Planning your estate supports your family through the hardest of times, ensuring your hard-earned cash gets to where it's supposed to be going.

Planning your estate supports your family through the hardest of times, ensuring your hard-earned cash gets to where it’s supposed to be going. We'll take you through your next steps to help you understand what happens to your ISA after you die.

ISA status after death

If you pass away while your ISA is still active, it becomes a 'continuing deceased's account'. A continuing ISA will stay open and invested for three years and one day from the date of your death. Footnote [1] It will also retain all its tax benefits but won’t be able to receive any more funds. It may also be closed by the executor of your estate once they’ve completed the administration of your estate. Footnote [1]  

Inheriting an ISA from a spouse or civil partner

If your spouse or civil partner leaves an ISA, you’ll get something called an Additional Permitted Subscription (APS), which lets you make additional contributions to your own ISA. This will also apply to you whether you inherit the ISA or not.

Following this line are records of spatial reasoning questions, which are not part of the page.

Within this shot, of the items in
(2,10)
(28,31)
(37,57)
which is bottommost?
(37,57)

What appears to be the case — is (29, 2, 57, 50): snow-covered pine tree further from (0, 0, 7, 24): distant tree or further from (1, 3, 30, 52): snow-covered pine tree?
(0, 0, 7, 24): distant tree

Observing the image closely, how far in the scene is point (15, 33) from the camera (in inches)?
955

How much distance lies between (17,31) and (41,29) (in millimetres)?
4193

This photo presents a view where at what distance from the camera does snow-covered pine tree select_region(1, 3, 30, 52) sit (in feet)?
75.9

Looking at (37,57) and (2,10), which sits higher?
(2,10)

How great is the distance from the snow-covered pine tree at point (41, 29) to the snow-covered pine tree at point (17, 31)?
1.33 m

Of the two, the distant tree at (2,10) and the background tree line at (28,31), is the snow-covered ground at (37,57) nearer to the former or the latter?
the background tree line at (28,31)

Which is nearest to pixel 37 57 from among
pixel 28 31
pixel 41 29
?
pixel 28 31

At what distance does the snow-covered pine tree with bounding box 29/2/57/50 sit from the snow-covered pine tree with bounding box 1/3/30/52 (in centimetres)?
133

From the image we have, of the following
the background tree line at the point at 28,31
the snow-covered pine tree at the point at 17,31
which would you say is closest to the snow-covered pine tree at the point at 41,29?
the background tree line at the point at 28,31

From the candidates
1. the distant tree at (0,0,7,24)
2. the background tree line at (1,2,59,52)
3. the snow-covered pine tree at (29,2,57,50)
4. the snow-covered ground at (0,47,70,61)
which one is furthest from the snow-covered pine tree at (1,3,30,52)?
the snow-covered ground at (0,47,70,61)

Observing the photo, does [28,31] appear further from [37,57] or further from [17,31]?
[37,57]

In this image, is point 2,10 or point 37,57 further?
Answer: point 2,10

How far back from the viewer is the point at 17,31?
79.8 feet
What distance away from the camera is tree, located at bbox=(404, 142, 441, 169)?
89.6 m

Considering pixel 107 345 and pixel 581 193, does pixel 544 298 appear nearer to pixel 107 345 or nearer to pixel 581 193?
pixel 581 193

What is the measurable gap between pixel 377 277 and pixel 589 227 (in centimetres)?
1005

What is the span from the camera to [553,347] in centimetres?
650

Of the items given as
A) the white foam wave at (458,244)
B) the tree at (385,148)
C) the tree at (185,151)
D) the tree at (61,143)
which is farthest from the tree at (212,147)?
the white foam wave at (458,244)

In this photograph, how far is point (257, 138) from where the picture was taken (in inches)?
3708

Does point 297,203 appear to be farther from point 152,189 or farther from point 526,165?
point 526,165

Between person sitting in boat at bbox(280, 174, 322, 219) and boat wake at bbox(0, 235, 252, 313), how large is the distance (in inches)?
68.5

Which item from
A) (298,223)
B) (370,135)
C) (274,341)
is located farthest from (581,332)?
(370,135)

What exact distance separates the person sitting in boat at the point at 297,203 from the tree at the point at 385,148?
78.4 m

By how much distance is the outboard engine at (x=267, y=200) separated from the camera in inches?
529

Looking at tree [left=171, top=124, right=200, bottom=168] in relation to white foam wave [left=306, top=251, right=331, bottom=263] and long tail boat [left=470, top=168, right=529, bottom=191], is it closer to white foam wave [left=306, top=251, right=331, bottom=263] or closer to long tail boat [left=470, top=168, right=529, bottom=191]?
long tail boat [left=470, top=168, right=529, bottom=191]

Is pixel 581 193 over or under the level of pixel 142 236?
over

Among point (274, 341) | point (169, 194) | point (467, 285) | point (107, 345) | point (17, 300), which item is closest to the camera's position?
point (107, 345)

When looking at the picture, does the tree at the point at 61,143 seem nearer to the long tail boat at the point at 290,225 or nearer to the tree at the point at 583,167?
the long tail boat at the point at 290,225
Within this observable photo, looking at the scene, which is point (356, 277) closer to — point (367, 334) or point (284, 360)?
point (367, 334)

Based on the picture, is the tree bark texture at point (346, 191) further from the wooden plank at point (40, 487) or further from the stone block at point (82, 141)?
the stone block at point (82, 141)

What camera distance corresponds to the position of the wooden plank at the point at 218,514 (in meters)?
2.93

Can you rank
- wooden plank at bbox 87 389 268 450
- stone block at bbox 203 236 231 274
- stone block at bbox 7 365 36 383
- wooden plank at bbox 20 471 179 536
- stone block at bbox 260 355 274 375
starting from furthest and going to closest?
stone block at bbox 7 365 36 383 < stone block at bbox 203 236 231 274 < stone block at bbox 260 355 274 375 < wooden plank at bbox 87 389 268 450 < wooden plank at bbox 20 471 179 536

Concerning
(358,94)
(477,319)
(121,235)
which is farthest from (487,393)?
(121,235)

The APS allowance is equal to the value of the deceased person’s ISA on the date they die or the date the ISA is closed, whichever value is higher. Footnote [2] The allowance must be used within three years of the person’s death or within 180 days after the administration of their estate is completed, whichever is later. 

You can use the APS to increase your own personal ISA allowance, either on your existing ISA, or on new one which accepts APS allowances. The allowance can be added to a cash ISA, stocks and shares ISA, or innovative finance ISA. 

Will there be any inheritance tax to pay?

Any money left to you as a surviving spouse or civil partner is free of inheritance tax. However, if you are a beneficiary other than a spouse or civil partner then the value of the ISA will be factored into the person's estate. So, if the total value of the estate exceeds the IHT threshold (currently £325,000), the excess may be subject to a 40% tax rate.

You can check if you or your family might have to pay Inheritance Tax by using our Inheritance Tax Calculator.

Options for beneficiaries

If you inherit an ISA, there are a couple of ways you can use it. Which option you choose is entirely up to you, but if you’re unsure, it’s best to speak to a financial adviser

  • Transferring ISA investments – If you want to transfer the ISA investments as funds instead of cashing them in, that should be easy if the investment account you want to transfer them to is with the same provider. It may also be possible if the new account provider offers exactly the same funds as were in the deceased's ISA.
  • Selling investments and turning them to cash – This can be done by the executor or administrator of the estate. They can instruct the ISA provider to sell all investments and then distribute the proceeds to beneficiaries. However, once investments are sold, the money will no longer be protected from Income Tax or Capital Gains Tax.
  • Holding onto an ISA temporarily – Once the ISA has been turned into a continuing deceased's account, the ISA can stay open for up to three years and one day after the person's death. The investments in the account will continue to keep their tax benefits in the form of tax-free income and capital gains, in the time it remains open.

If you continue to hold investments in an ISA, please remember that the value of investments can go down as well as up and you may get back less than the amount you put in.